- Born: February 28, 1929 (sources vary) Ahmadi Banda, Karak
- Died: September 14, 2019
- Occupation(s): Pashto Revolutionary Poet, Activist

= Alif Jana Khattaka =

Pashto poet and activist (1929 - 2019)

Alif Jana Khattaka (February 28, 1929 - September 14, 2019) was a Pashto revolutionary poet and a prominent activist of the Karwan Khudai Khidmatgar Tehreek led by Fakhre Afghan Bacha Khan.

== Early life and education ==

Born in Ahmadi Banda, Karak during British occupation, Khattaka was raised in a family actively involved in Bacha Khan's movement. Due to the prevailing circumstances, she received home education and later pursued formal education, earning a master's degree in Pashto and Urdu, as well as a Bachelor of Arts.

== Literary contributions ==

A collaborator with poet Haleem Muhammad, Khattaka contributed to the monthly magazine "Pashtun" published in Bacha Khan's office. She gained recognition as a regular writer for "Pashtun" and expressed critical views, earning praise from Bacha Khan for developing critical skills among Pashtun women.

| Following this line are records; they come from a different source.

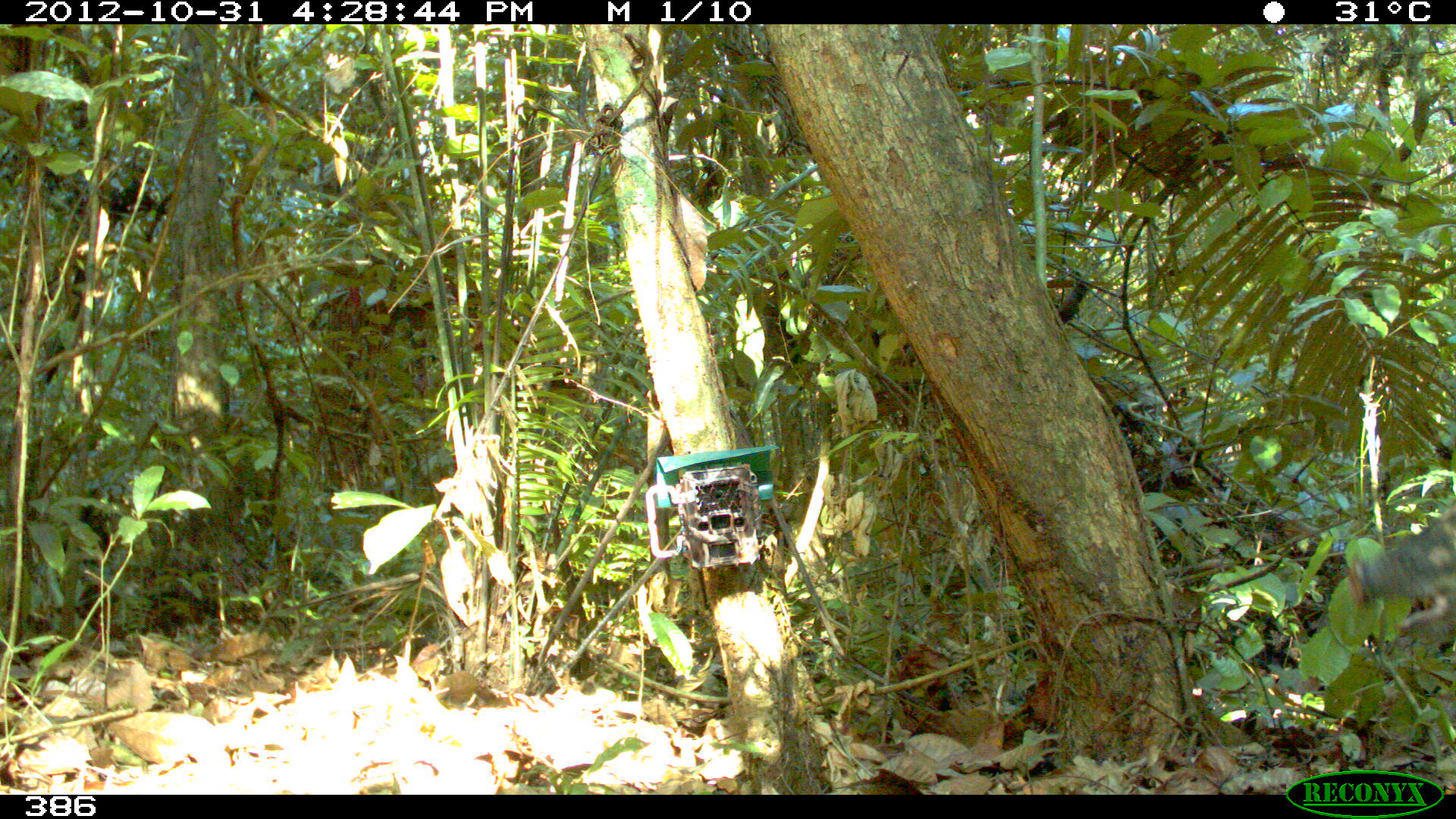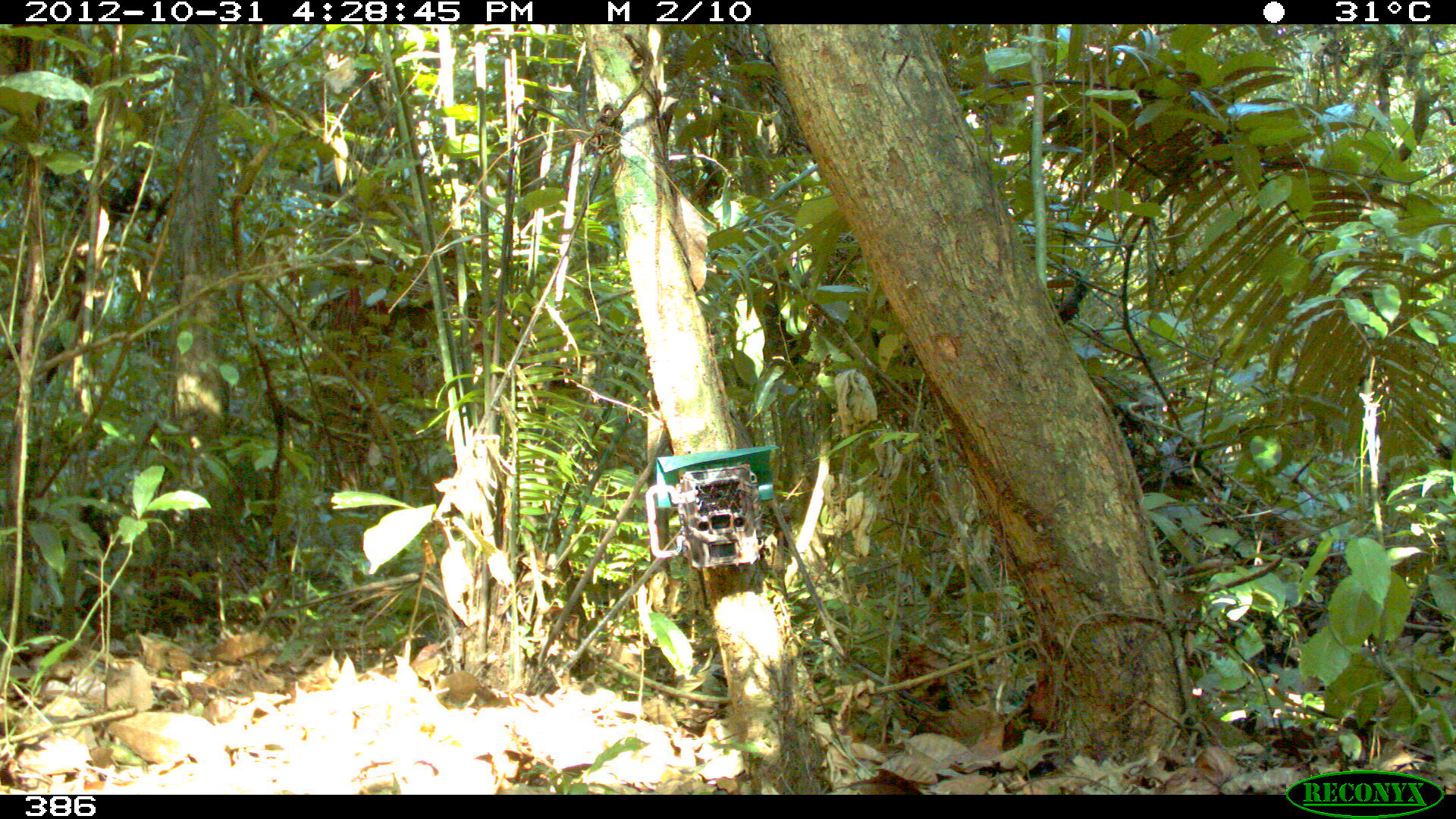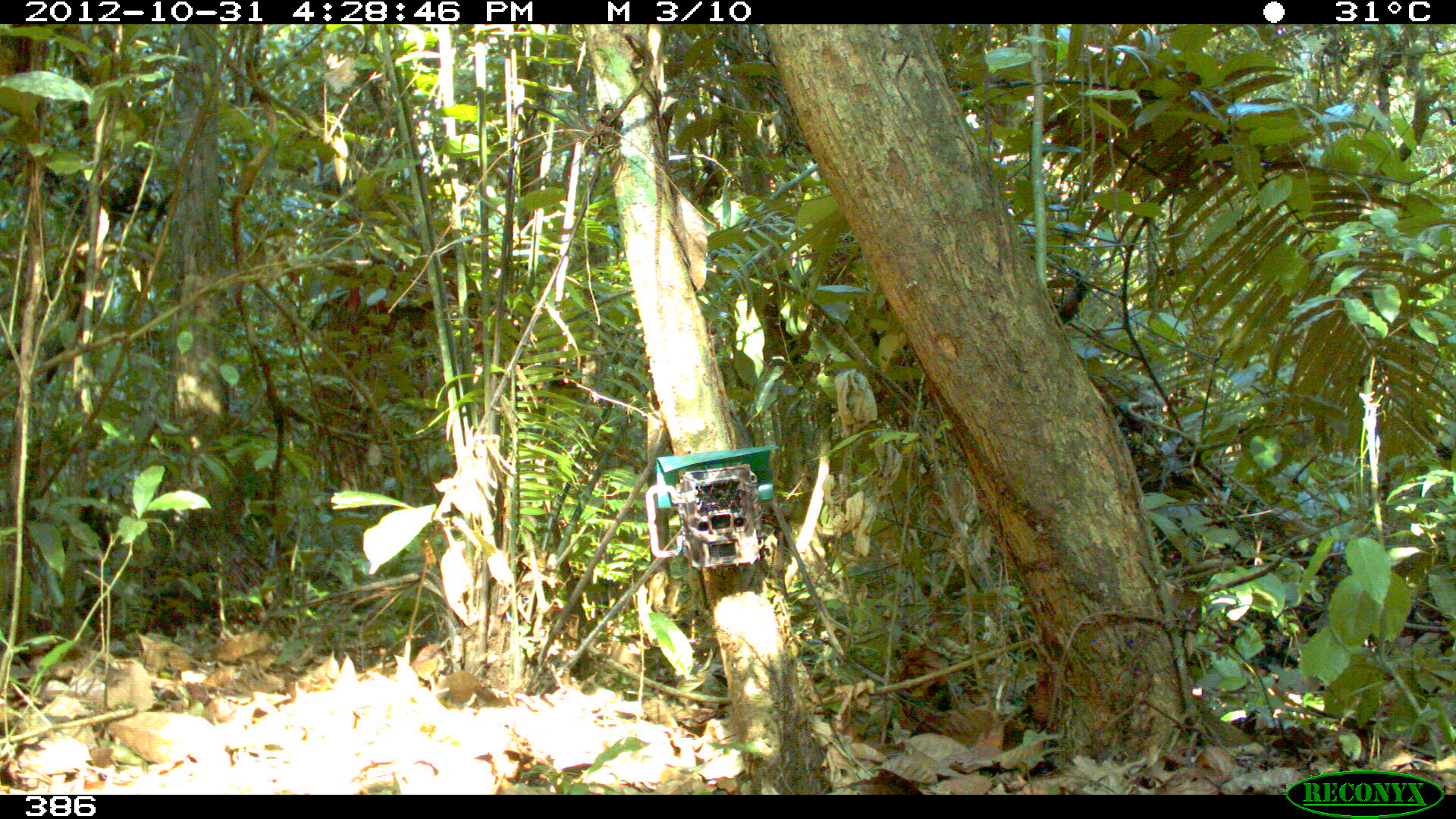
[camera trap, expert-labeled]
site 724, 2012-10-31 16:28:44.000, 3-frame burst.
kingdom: Animalia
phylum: Chordata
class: Mammalia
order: Artiodactyla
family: Tayassuidae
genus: Tayassu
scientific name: Tayassu pecari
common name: white-lipped peccary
Tayassu pecari (white-lipped peccary).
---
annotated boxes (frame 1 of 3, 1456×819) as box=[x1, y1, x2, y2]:
tayassu pecari: box=[1344, 501, 1453, 643]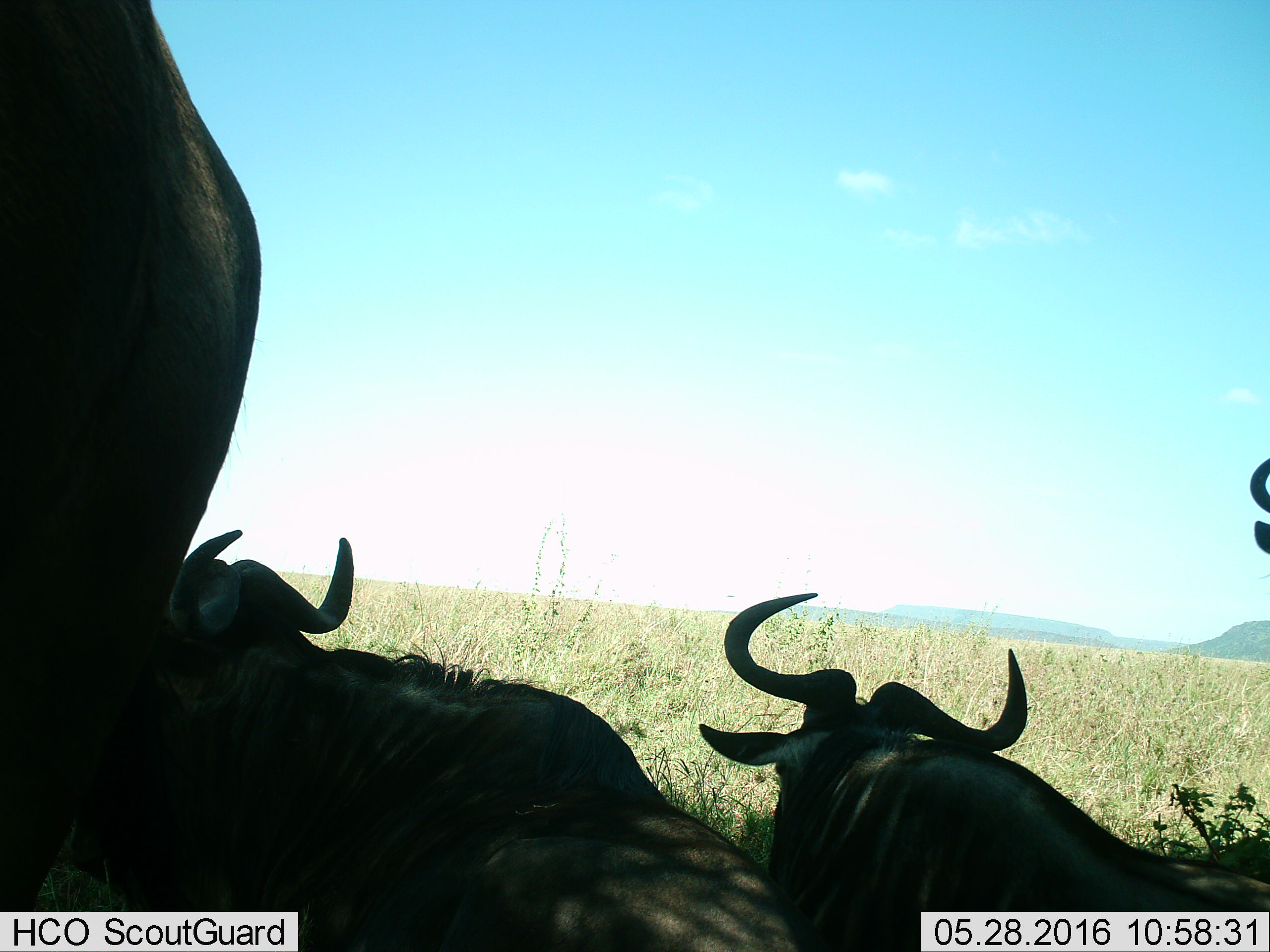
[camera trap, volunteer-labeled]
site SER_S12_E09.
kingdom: Animalia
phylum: Chordata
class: Mammalia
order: Artiodactyla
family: Bovidae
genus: Connochaetes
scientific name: Connochaetes taurinus taurinus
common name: blue wildebeest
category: wildebeestblue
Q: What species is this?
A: Wildebeestblue (blue wildebeest) (Connochaetes taurinus taurinus).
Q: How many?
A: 4.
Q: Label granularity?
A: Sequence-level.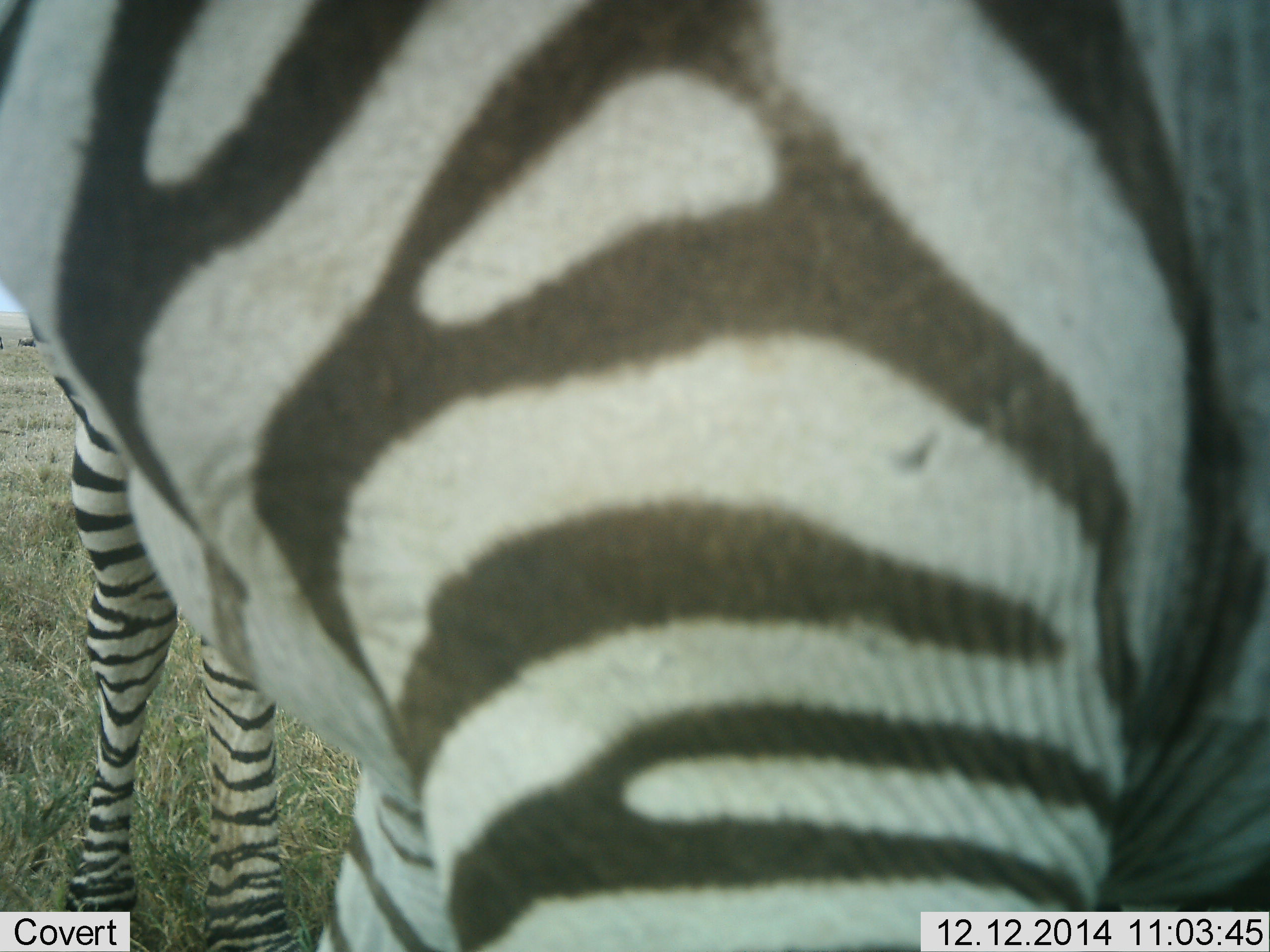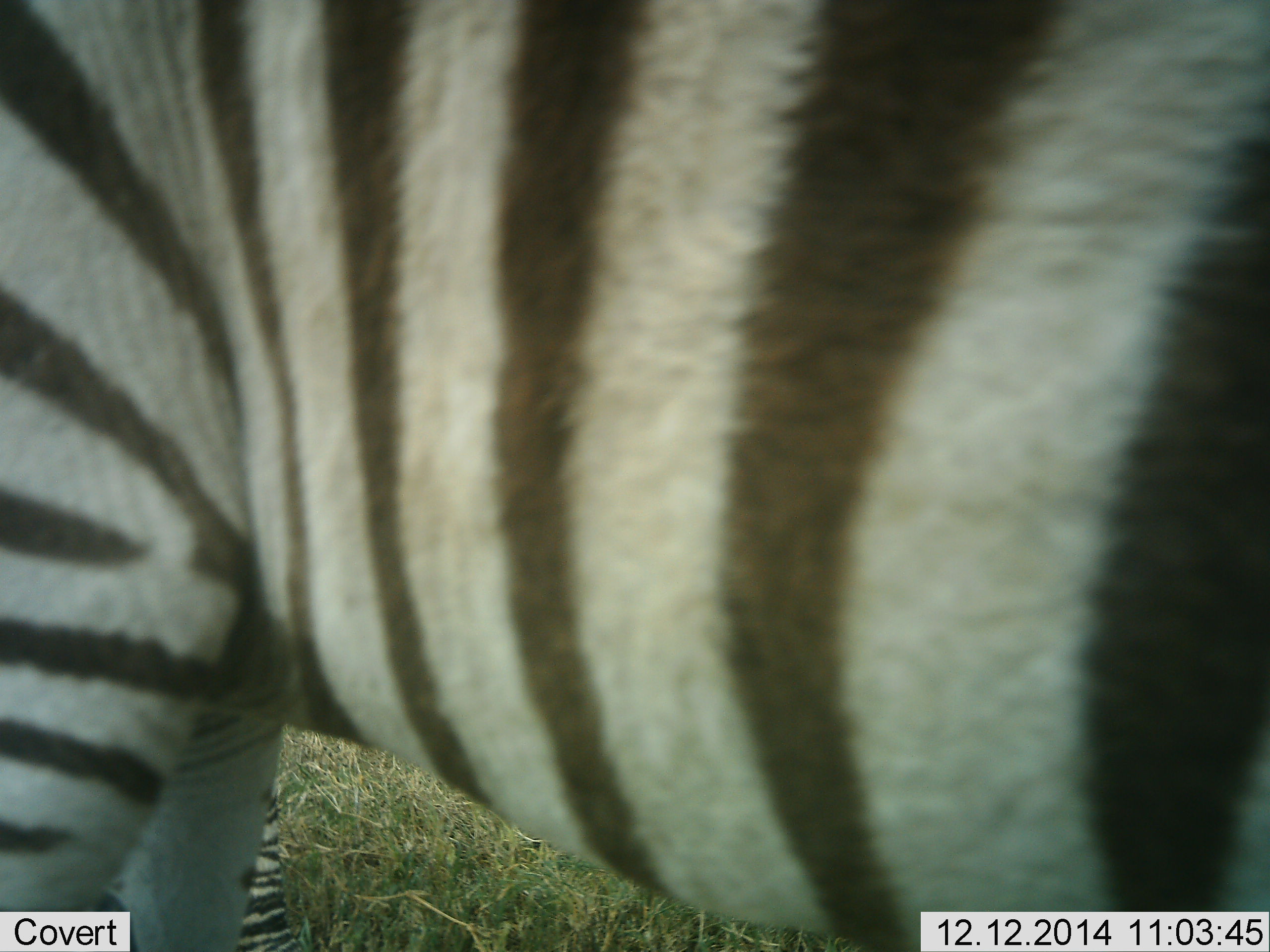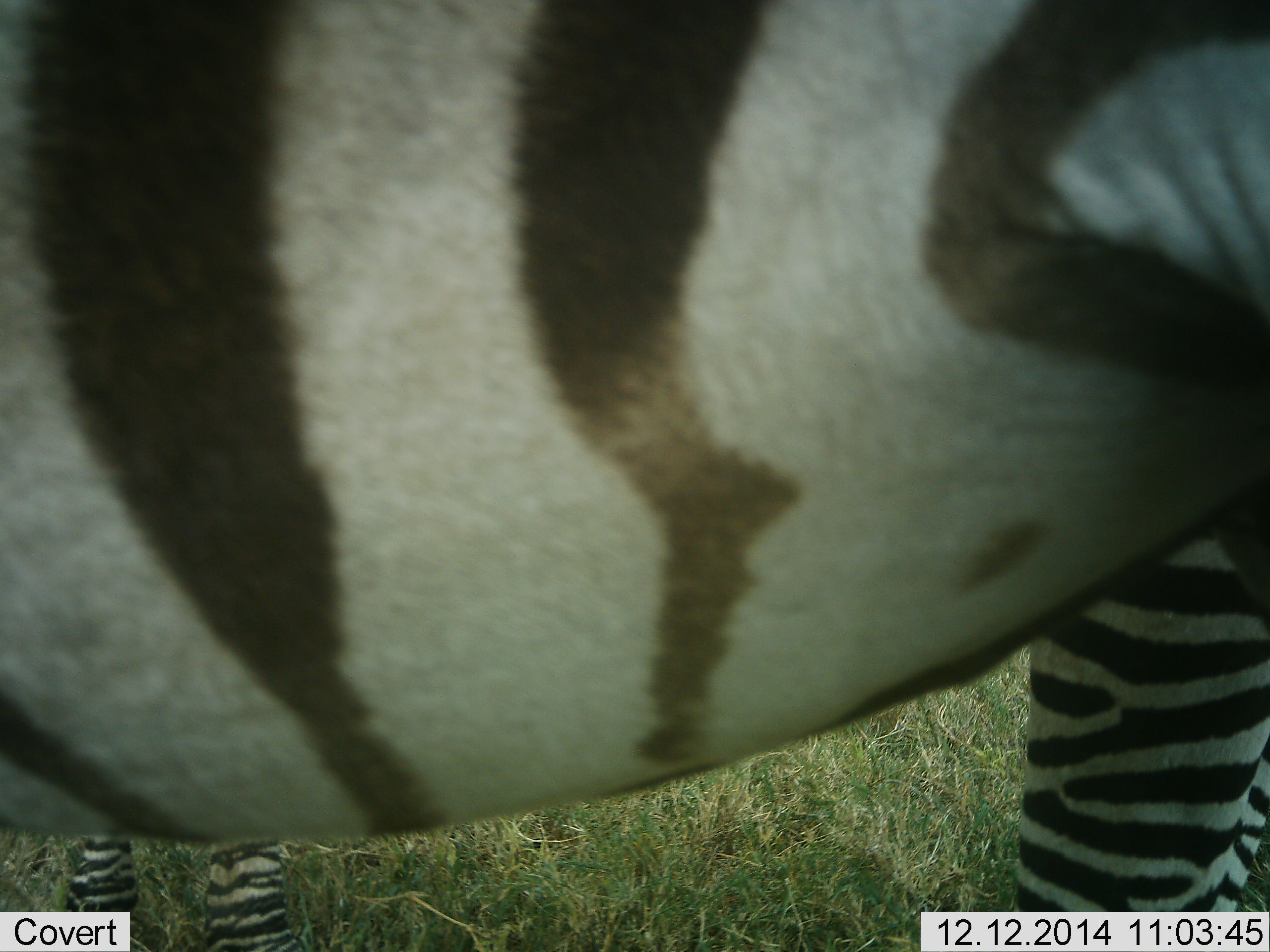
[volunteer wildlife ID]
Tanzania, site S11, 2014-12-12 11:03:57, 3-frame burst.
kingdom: Animalia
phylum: Chordata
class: Mammalia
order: Perissodactyla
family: Equidae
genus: Equus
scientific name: Equus quagga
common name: plains zebra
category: zebra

=== Freedom Movement and Poetry ===
Khattaka dedicated her poetry to the freedom and prosperity of her people, actively participating in the Muslim freedom movement. Her verses reflect a keen awareness of the political situation, exposing British machinations and urging Pashtuns to rise against oppression.

=== Later years ===
Post-independence, Khattaka continued to advocate for Pashtun rights, especially highlighting the plight of the community in Pakistan. Despite adopting a quieter life later on, she remained committed to preserving the legacy of Bacha Khan and other freedom heroes.

== Death and legacy ==

Alif Jana Khattaka's contributions endure, with her poetry included in educational curricula, and a college named after her in Bandha Dawood Shah district of Karak. She died on September 14, 2019, due to a cerebral vascular accident.

== Personal life ==

Alif Jana Khattaka married Muhammad Zafar but the marriage faced challenges, leading to differences between the couple. She later served in various schools in Karak and Kohat, eventually retiring as a Divisional Education Officer.